Please reproduce each of the following records word for word.

————————

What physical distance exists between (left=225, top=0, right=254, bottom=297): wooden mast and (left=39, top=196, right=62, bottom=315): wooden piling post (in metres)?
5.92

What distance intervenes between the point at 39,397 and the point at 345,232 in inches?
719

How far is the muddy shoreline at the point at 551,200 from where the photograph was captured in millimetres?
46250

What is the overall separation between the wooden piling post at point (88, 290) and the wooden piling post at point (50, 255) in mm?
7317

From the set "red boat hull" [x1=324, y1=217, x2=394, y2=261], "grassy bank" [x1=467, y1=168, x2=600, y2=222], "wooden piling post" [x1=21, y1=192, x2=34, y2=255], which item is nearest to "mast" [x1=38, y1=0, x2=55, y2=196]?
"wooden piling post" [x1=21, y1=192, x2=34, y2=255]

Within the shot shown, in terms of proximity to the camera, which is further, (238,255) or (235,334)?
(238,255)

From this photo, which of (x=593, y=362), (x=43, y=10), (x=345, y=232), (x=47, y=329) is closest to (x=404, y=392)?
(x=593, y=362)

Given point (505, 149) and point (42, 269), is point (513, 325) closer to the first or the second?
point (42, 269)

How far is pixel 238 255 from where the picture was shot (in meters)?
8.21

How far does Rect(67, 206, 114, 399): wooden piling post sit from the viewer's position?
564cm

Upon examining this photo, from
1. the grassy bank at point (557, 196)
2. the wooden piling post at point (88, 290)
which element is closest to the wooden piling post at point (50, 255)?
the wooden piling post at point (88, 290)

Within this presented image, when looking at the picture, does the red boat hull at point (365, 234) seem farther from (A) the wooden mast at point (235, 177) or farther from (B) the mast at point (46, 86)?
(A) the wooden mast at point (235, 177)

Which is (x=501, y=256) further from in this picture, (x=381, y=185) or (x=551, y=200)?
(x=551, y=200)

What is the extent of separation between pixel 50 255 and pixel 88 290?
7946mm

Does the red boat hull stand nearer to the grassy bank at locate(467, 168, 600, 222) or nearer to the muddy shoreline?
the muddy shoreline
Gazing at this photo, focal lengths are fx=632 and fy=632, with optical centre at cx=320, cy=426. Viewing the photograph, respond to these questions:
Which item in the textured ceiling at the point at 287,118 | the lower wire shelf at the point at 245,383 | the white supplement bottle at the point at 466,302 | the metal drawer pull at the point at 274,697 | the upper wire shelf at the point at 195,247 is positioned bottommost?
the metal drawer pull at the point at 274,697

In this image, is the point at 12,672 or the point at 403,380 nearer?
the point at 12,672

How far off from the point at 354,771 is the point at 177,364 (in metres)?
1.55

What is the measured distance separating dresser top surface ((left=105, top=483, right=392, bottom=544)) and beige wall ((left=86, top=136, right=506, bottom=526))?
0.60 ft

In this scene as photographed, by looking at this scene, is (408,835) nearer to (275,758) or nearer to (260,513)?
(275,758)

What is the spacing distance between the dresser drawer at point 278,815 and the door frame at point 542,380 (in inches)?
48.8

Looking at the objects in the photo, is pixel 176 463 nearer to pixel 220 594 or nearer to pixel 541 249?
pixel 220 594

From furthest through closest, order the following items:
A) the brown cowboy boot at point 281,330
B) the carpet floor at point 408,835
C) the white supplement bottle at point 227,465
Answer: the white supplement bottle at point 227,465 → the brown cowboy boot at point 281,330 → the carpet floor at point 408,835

————————

* **RESULT FOR THIS TASK**:
What physical distance exists between (left=225, top=0, right=254, bottom=297): wooden mast and (left=39, top=196, right=62, bottom=315): wooden piling post (in metres)?
5.92

What distance intervenes between the point at 39,397 and the point at 345,232 in inches?
719

How far is the muddy shoreline at the point at 551,200 from where the photograph was captured in millimetres?
46250

What is the overall separation between the wooden piling post at point (88, 290) and the wooden piling post at point (50, 255) in mm?
7317

From the set "red boat hull" [x1=324, y1=217, x2=394, y2=261], "grassy bank" [x1=467, y1=168, x2=600, y2=222], "wooden piling post" [x1=21, y1=192, x2=34, y2=255], which item is nearest to "mast" [x1=38, y1=0, x2=55, y2=196]?
"wooden piling post" [x1=21, y1=192, x2=34, y2=255]

Within the shot shown, in terms of proximity to the camera, which is further, (238,255) or (235,334)?
(238,255)

From this photo, which of (x=593, y=362), (x=43, y=10), (x=345, y=232), (x=47, y=329) is closest to (x=404, y=392)?
(x=593, y=362)

Given point (505, 149) and point (42, 269), is point (513, 325) closer to the first or the second?
point (42, 269)

How far is pixel 238 255 from where the picture was shot (in meters)?
8.21

How far does Rect(67, 206, 114, 399): wooden piling post sit from the viewer's position?
564cm

Upon examining this photo, from
1. the grassy bank at point (557, 196)
2. the wooden piling post at point (88, 290)
which element is closest to the wooden piling post at point (50, 255)?
the wooden piling post at point (88, 290)

Within this presented image, when looking at the picture, does the red boat hull at point (365, 234) seem farther from (A) the wooden mast at point (235, 177) or farther from (B) the mast at point (46, 86)?
(A) the wooden mast at point (235, 177)

Which is (x=501, y=256) further from in this picture, (x=381, y=185) or (x=551, y=200)?
(x=551, y=200)

What is the extent of separation between pixel 50 255 and pixel 88 290?
7946mm

Does the red boat hull stand nearer to the grassy bank at locate(467, 168, 600, 222) or nearer to the muddy shoreline?
the muddy shoreline
Gazing at this photo, focal lengths are fx=632 and fy=632, with optical centre at cx=320, cy=426. Viewing the photograph, respond to these questions:
Which item in the textured ceiling at the point at 287,118 | the lower wire shelf at the point at 245,383 | the white supplement bottle at the point at 466,302 | the metal drawer pull at the point at 274,697 | the upper wire shelf at the point at 195,247 is positioned bottommost?
the metal drawer pull at the point at 274,697

In this image, is the point at 12,672 or the point at 403,380 nearer?
the point at 12,672

How far off from the point at 354,771 is the point at 177,364 (in metres)?
1.55

What is the measured distance separating dresser top surface ((left=105, top=483, right=392, bottom=544)) and beige wall ((left=86, top=136, right=506, bottom=526))?
0.60 ft

In this scene as photographed, by looking at this scene, is (408,835) nearer to (275,758) or nearer to (260,513)?
(275,758)

What is the spacing distance between the dresser drawer at point 278,815 and the door frame at point 542,380 (in inches)?
48.8

Looking at the objects in the photo, is pixel 176 463 nearer to pixel 220 594 or nearer to pixel 541 249?
pixel 220 594

From furthest through closest, order the following items:
A) the brown cowboy boot at point 281,330
B) the carpet floor at point 408,835
C) the white supplement bottle at point 227,465
Answer: the white supplement bottle at point 227,465 → the brown cowboy boot at point 281,330 → the carpet floor at point 408,835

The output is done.